Why can the animals manage it so easily? Am I of the wrong nature, then? Comfort me then, just hold me, you pleaded at times.

But if he didn’t put a cushion over his head and turn his back on you, he took his blanket and went to sleep in the stoep room.

Weekends and holidays were worst, and the quiet times on the farm between seasons. Because then he wanted to go mountain-climbing or running or rowing, or to read his books by Ian Fleming and Louis L’Amour, always as far away as possible from you. You had to think up things to keep him on the farm. Painting, a new silage tower, large-scale yard clearance, the big compost project with the adjacent farms.

You saw to it that other people came to inspect the work at the most dramatic moment. When a project had just been completed, you arranged parties, lunches for the neighbours, agriculture days with information sessions for the members of the farmers’ associations.

Then Jak beamed in the glow of all the attention, his best foot well forward.

Let’s redesign the garden, you said, there’s nothing that makes a homestead look as attractive as a garden. You haven’t forgotten, have you, that you promised it to me, my paradise?

Don’t think I can’t see through you, he said, you’re more wily than the snake. That’s the only bit of paradise that there’ll ever be on this farm.

You thought, if we can’t be lovers, let us then at least be friends. Friends can learn to differ, even over paradise. But he was forever wanting away, to other people.

You tried to console yourself with work. When there was plenty of pressure on the farm, things that had to be done urgently and accurately, you were at your happiest. You liked working with people in a team, according to a fixed plan, with a predictable outcome, with a view to the long term. That’s the only way a farm can work, you’d learnt from your mother.

We can buy you an American saddle horse if the wool price is good, you said to Jak, or a new car if we sell the new Jersey heifers.

If you rewarded him, he helped you well at times. But simply to ask him for something, that wouldn’t do.

Why must I always hold your little hand in everything that you want done? After all, you’re the real farmer here, or so you’d have me believe.

It took you a long time to accept that if you wanted things done on the farm, you would have to think it all up yourself.

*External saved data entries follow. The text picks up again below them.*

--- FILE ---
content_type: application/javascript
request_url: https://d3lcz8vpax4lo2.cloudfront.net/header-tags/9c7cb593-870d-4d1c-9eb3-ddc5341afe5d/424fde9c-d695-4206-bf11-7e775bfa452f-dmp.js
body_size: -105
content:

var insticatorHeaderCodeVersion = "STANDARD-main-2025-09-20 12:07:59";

And that you should turn to OuKarel and his son to help you take things in hand and make a start. They looked at each other and OuKarel wordlessly signalled to Dawid: Do as you’re asked to do. That Jak did not like. If he saw that they were helping you, he would make a show of lending a hand for a while. They soon discovered what was going on, pressed him for more pay.

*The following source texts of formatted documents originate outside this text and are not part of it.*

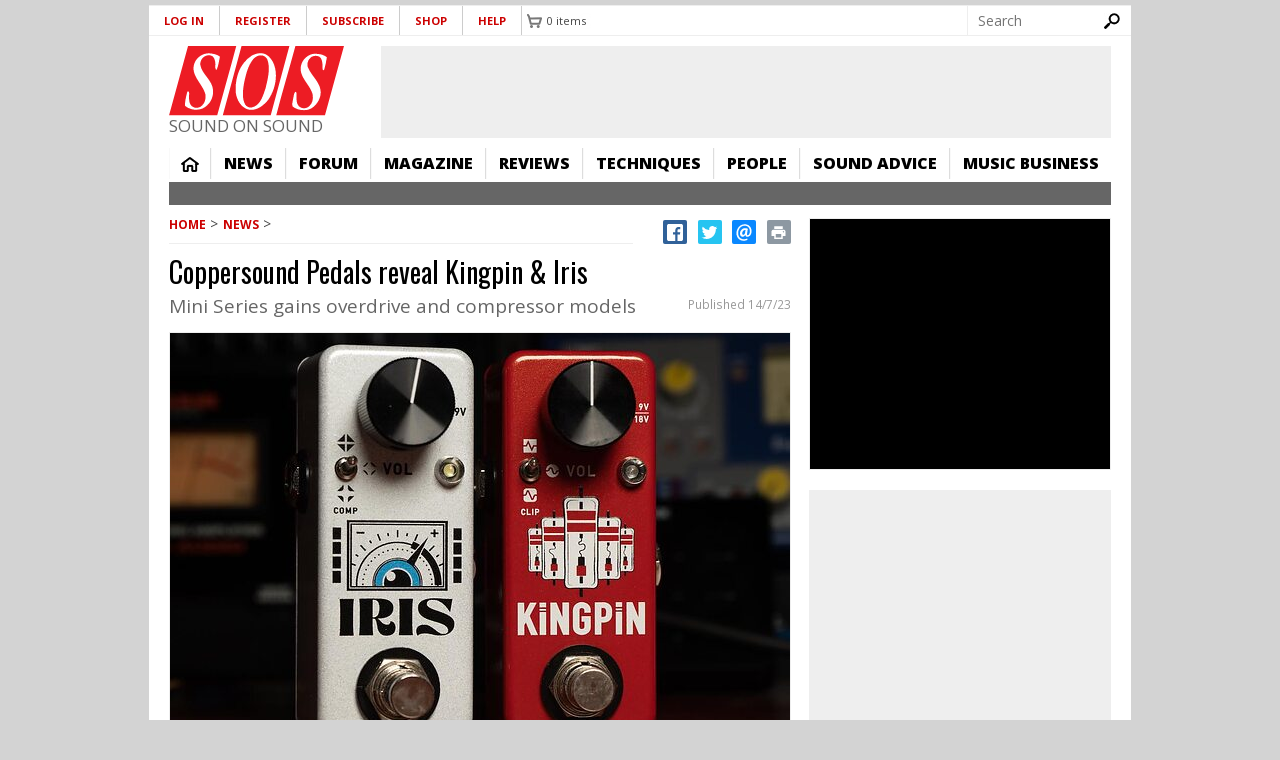

--- FILE ---
content_type: text/html; charset=utf-8
request_url: https://www.google.com/recaptcha/api2/aframe
body_size: 265
content:
<!DOCTYPE HTML><html><head><meta http-equiv="content-type" content="text/html; charset=UTF-8"></head><body><script nonce="t2Ghx9eNbf32Zfl70TKcUg">/** Anti-fraud and anti-abuse applications only. See google.com/recaptcha */ try{var clients={'sodar':'https://pagead2.googlesyndication.com/pagead/sodar?'};window.addEventListener("message",function(a){try{if(a.source===window.parent){var b=JSON.parse(a.data);var c=clients[b['id']];if(c){var d=document.createElement('img');d.src=c+b['params']+'&rc='+(localStorage.getItem("rc::a")?sessionStorage.getItem("rc::b"):"");window.document.body.appendChild(d);sessionStorage.setItem("rc::e",parseInt(sessionStorage.getItem("rc::e")||0)+1);localStorage.setItem("rc::h",'1769117886572');}}}catch(b){}});window.parent.postMessage("_grecaptcha_ready", "*");}catch(b){}</script></body></html>

--- FILE ---
content_type: text/javascript
request_url: https://cdn.pagesense.io/js/soundonsound/ae2389d05b0247cf859b1f61f2723b39_visitor_count.js
body_size: -92
content:
window.ZAB.visitorData = {"experiments":{},"time":1769113777293}

--- FILE ---
content_type: application/javascript; charset=utf-8
request_url: https://fundingchoicesmessages.google.com/f/AGSKWxUx4ayceIA0dkZdWLkONrFzu8mSdMev4S7os97umw6_ZECbNNTYRMVP0b8TC6FIS3o-1Mfs7w1kOOwr0qs2hJz-SVojSMqJiLplKYJJelXMBlms3HRR5tBdQH38OavBP8-ceI8VZMyHuUBgF3eRI-T7BvAWrOqr9GP7as9ksbv-ya7RlMU8ko5eTvtW/_/ad_floater.-ads/static-/leaderboard_ad./cbgads./ad/load_
body_size: -1290
content:
window['41e3a291-cf15-496f-9bcf-8ac36fcd6f14'] = true;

They’d lost their sharecrop, was OuKarel’s argument, how was he supposed to support his dependants? Not that you knew who exactly he meant, he’d been a widower for most of his life, and Dawid was to all appearances a loner, but as Jak with time succumbed to the pressure and restored half of the Okkenels’ status by making them foremen on Grootmoedersdrift, the dependants came and presented themselves: OuKarel’s second cousins and their wives and children who couldn’t all live off the carpentry business that his brothers ran in Suurbraak. A never-ending influx it was. The houses were over-full, but Jak refused to build on and forbade them to construct shacks.